[Exercise material]

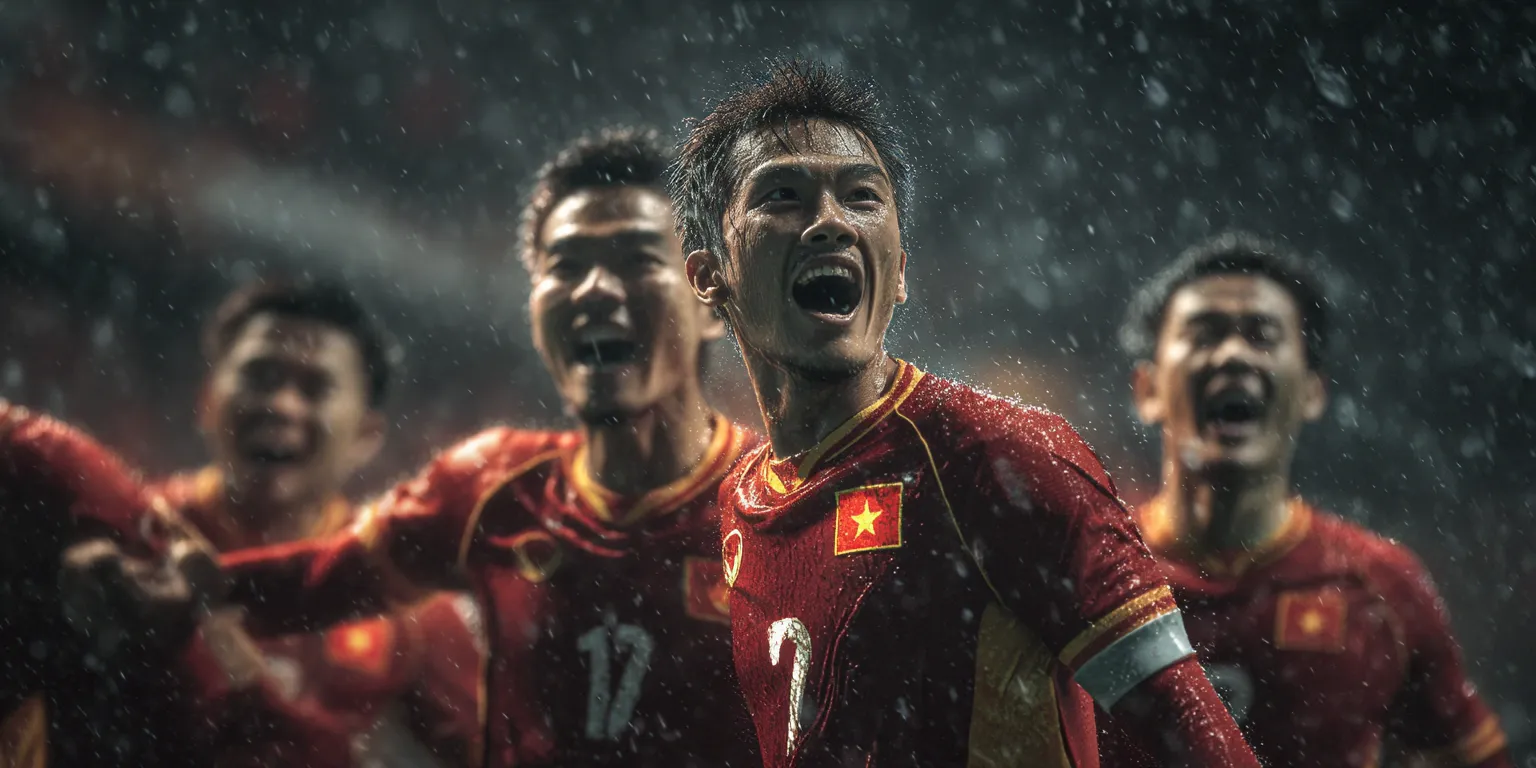 Khám Phá Thế Giới Xổ Số Online Tại HP88 Casino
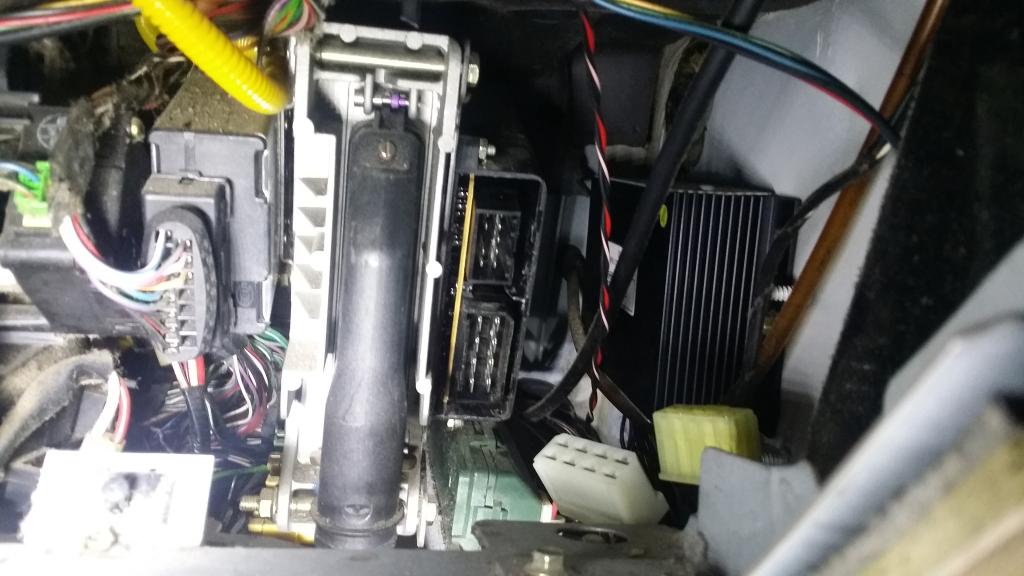 Name:  20141106_190025_zpslbjnvw7b.jpg
Views: 86
Size:  76.7 KB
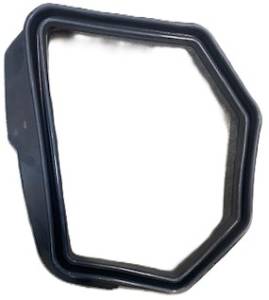 S&B Filters - S&B 75-5080 Cold Air Intake Kit 06-07 Chevy GMC LLY LBZ Duramax - Image 10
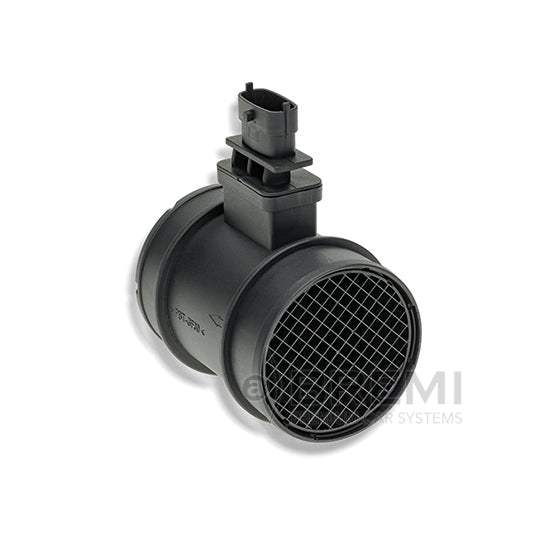 Bremi Air Mass Sensor to suit Fiat, Hitachi, Alfa Romeo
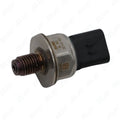 Excavator E320C E320D Pressure Sensor 238-0118 2380118 Sensor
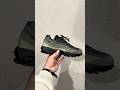 Air Max 95 “Earth” #nike #airmax #airmax95 #nikeshoes #earthtone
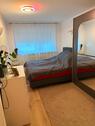 Foto - 2 Zimmer Etagenwohnung in Geislingen an der Steige
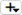 image-png-May-19-2023-06-39-54-3736-PM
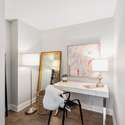 1733 Queen St E #106, Toronto, ON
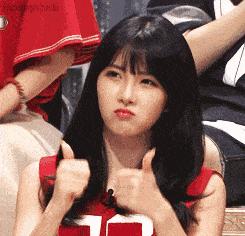 沈腾为何与老搭档马丽渐行渐远,沈腾现在在麻花的现状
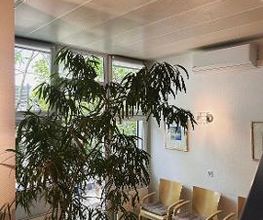 KälTech GmbH Bild 6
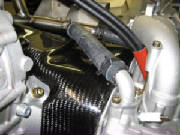 Water_manifold_7.JPG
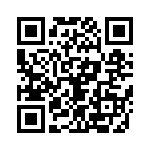 63741-302LF QRCode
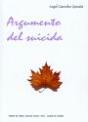 Argumento Del Suicida - Preview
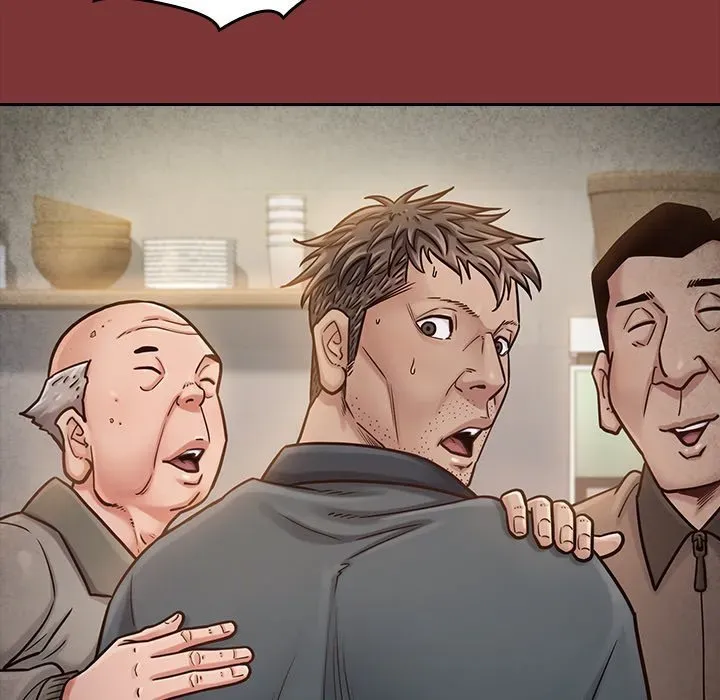 Fruitless Chapter 24 page 95 - 
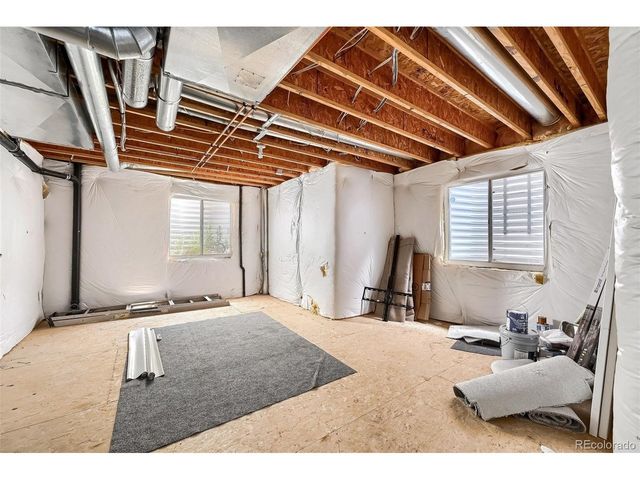 10639 Cherrybrook Cir, Highlands Ranch, CO 80126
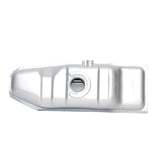 Fuel Tank For Chevrolet S10 Pickup 2000-2002(FTK010019)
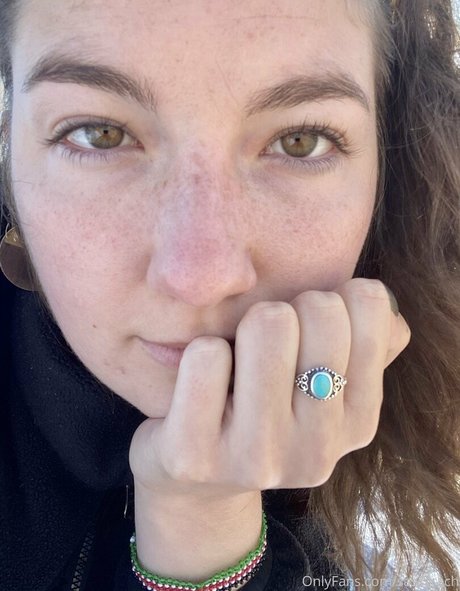 bbw fuck onlyfans hot nude photo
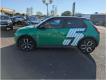 Renault R 5 E-Tech Electrique 150 ch autonomie confort Techno Morbihan Plormel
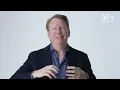 Sean Carroll explains the biggest ideas in the universe | Full Interview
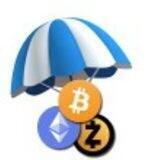 Crypto Lord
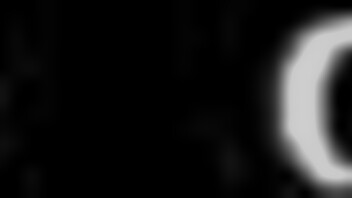 Outdoor Lesbian Hentai: Klee Uses Toys For Masturbation And Fingering In Game.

[/Exercise material]

What you are asked to do :: Give again, exactly as written above, each line from the one that has "#airmax95 #nikeshoes #earthtone" to the one that has "Crypto Lord", both included; omit the pictures.

Output ::
 Air Max 95 “Earth” #nike #airmax #airmax95 #nikeshoes #earthtone
 Foto - 2 Zimmer Etagenwohnung in Geislingen an der Steige
 image-png-May-19-2023-06-39-54-3736-PM
 1733 Queen St E #106, Toronto, ON
 沈腾为何与老搭档马丽渐行渐远,沈腾现在在麻花的现状
 KälTech GmbH Bild 6
 Water_manifold_7.JPG
 63741-302LF QRCode
 Argumento Del Suicida - Preview
 Fruitless Chapter 24 page 95 - 
 10639 Cherrybrook Cir, Highlands Ranch, CO 80126
 Fuel Tank For Chevrolet S10 Pickup 2000-2002(FTK010019)
 bbw fuck onlyfans hot nude photo
 Renault R 5 E-Tech Electrique 150 ch autonomie confort Techno Morbihan Plormel
 Sean Carroll explains the biggest ideas in the universe | Full Interview
 Crypto Lord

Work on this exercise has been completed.